Direction
Retype the items word for word, starting with the line containing "Does black fringed" and going through the last of the items, with both that line and the end included. Leave the pictures out.

Extracted material
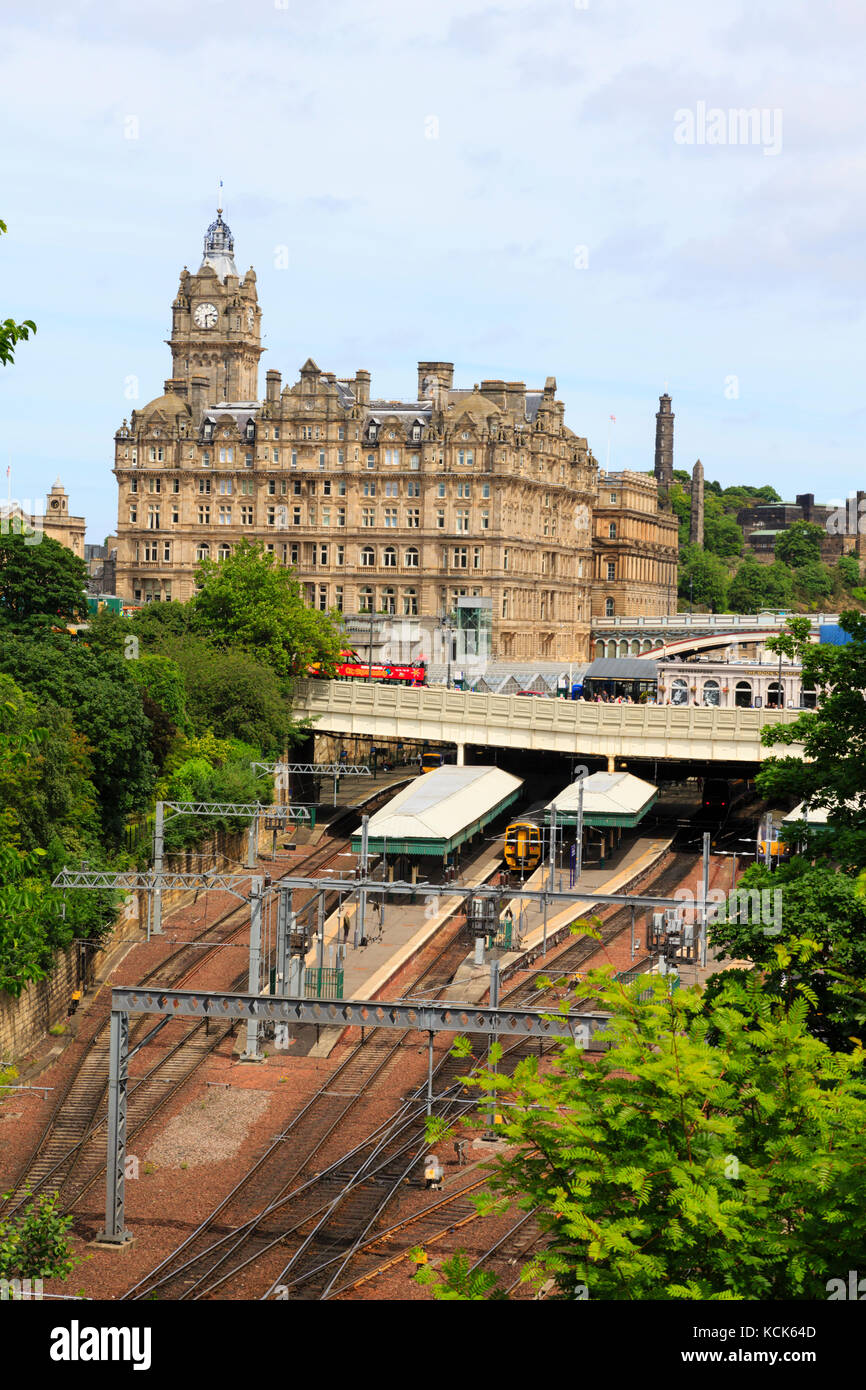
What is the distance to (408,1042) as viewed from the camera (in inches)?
2060

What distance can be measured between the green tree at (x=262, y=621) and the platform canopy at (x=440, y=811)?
1503 centimetres

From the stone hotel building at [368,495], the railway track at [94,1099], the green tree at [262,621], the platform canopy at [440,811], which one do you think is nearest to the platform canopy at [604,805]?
the platform canopy at [440,811]

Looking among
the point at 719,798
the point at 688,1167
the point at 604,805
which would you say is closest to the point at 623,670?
the point at 719,798

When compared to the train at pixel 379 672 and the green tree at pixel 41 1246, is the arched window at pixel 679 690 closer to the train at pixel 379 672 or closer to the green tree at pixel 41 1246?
the train at pixel 379 672

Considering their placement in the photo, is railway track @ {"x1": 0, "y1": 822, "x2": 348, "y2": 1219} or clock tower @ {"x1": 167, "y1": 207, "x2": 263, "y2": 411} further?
clock tower @ {"x1": 167, "y1": 207, "x2": 263, "y2": 411}

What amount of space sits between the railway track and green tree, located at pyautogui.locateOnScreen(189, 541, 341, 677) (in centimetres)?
3405

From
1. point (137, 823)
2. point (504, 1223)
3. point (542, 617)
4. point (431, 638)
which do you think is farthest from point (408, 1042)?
point (542, 617)

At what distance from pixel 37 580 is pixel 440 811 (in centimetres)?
2609

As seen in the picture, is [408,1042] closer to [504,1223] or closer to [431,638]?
[504,1223]

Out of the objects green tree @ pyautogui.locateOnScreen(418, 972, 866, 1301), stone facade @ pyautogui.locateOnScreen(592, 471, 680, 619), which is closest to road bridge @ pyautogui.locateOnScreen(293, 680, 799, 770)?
green tree @ pyautogui.locateOnScreen(418, 972, 866, 1301)

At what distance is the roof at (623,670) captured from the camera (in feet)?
412

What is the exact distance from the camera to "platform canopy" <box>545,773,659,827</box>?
74.2 metres

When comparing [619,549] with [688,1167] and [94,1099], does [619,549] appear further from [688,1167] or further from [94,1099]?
[688,1167]

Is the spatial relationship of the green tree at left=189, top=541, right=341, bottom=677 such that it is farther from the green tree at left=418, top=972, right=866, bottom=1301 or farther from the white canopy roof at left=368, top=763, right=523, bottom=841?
the green tree at left=418, top=972, right=866, bottom=1301
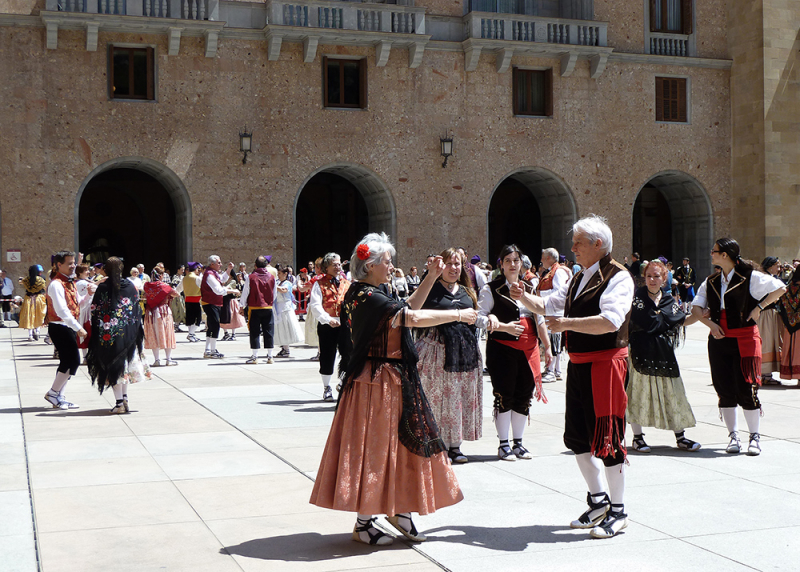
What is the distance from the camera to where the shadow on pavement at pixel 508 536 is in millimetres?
5066

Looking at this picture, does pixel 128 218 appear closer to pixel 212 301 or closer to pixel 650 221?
pixel 212 301

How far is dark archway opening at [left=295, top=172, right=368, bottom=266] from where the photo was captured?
30797 millimetres

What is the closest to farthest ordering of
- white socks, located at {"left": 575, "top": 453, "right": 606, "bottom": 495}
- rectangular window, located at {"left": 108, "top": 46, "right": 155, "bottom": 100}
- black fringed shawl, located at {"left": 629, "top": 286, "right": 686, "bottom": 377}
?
white socks, located at {"left": 575, "top": 453, "right": 606, "bottom": 495} → black fringed shawl, located at {"left": 629, "top": 286, "right": 686, "bottom": 377} → rectangular window, located at {"left": 108, "top": 46, "right": 155, "bottom": 100}

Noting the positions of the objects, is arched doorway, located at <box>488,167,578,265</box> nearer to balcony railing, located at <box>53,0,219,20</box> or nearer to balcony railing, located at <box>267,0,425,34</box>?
balcony railing, located at <box>267,0,425,34</box>

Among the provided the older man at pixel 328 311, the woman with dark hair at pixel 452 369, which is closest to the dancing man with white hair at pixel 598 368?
the woman with dark hair at pixel 452 369

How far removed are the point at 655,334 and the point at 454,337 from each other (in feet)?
5.98

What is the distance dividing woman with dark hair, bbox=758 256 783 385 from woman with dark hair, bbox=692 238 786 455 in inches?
169

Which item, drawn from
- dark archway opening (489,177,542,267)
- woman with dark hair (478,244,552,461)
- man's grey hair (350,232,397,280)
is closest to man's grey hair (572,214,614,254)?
man's grey hair (350,232,397,280)

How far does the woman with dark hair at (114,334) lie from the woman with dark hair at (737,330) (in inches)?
225

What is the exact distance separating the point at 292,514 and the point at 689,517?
243cm

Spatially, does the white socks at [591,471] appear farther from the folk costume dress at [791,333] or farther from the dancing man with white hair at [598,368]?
the folk costume dress at [791,333]

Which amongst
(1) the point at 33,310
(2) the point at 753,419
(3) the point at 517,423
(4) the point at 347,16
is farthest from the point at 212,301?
(4) the point at 347,16

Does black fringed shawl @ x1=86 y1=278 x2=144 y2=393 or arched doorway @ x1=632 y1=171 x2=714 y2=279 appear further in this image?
arched doorway @ x1=632 y1=171 x2=714 y2=279

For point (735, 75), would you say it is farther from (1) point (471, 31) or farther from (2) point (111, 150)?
(2) point (111, 150)
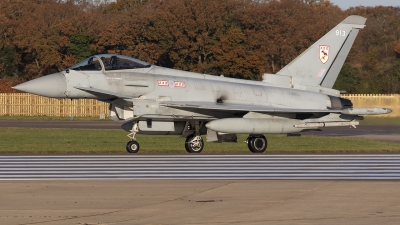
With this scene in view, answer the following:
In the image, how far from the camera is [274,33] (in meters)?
54.2

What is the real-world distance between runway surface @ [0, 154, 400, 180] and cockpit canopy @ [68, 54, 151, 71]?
2.31 m

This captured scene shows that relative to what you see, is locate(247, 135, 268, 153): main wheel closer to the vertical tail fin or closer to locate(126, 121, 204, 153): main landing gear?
locate(126, 121, 204, 153): main landing gear

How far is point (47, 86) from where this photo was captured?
17.2 meters

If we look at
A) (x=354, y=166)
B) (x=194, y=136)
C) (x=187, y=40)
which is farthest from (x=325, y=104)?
(x=187, y=40)

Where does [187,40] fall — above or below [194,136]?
above

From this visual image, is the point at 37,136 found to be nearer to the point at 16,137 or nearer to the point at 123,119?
the point at 16,137

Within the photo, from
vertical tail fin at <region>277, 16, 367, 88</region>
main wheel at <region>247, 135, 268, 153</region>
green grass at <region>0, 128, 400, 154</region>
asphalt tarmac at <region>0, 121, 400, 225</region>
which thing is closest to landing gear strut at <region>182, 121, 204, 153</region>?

Worked answer
Does black fringed shawl @ x1=86 y1=278 x2=144 y2=393 or arched doorway @ x1=632 y1=171 x2=714 y2=279 appear further in this image?
arched doorway @ x1=632 y1=171 x2=714 y2=279

For point (735, 75), would you say it is farther from (1) point (471, 31) or farther from (2) point (111, 150)?
(2) point (111, 150)
With this scene in view, answer the following:
In the image, how far from the camera is [274,33] (in meters)?
54.2

What is the real-world distance between runway surface @ [0, 154, 400, 180] and cockpit canopy @ [68, 54, 151, 71]?
2.31 m

This captured scene shows that relative to what you see, is locate(247, 135, 268, 153): main wheel closer to the vertical tail fin or closer to locate(126, 121, 204, 153): main landing gear?
locate(126, 121, 204, 153): main landing gear

How far is point (47, 86) from where this photo was captured?
17.2 meters

If we look at
A) (x=354, y=166)
B) (x=194, y=136)
C) (x=187, y=40)
which is farthest from (x=325, y=104)?
(x=187, y=40)

Where does [187,40] fall — above or below [194,136]?
above

From this visual image, is the point at 37,136 found to be nearer to the point at 16,137 or nearer to the point at 123,119?
the point at 16,137

Within the photo, from
vertical tail fin at <region>277, 16, 367, 88</region>
main wheel at <region>247, 135, 268, 153</region>
green grass at <region>0, 128, 400, 154</region>
asphalt tarmac at <region>0, 121, 400, 225</region>
which thing is closest to landing gear strut at <region>182, 121, 204, 153</region>?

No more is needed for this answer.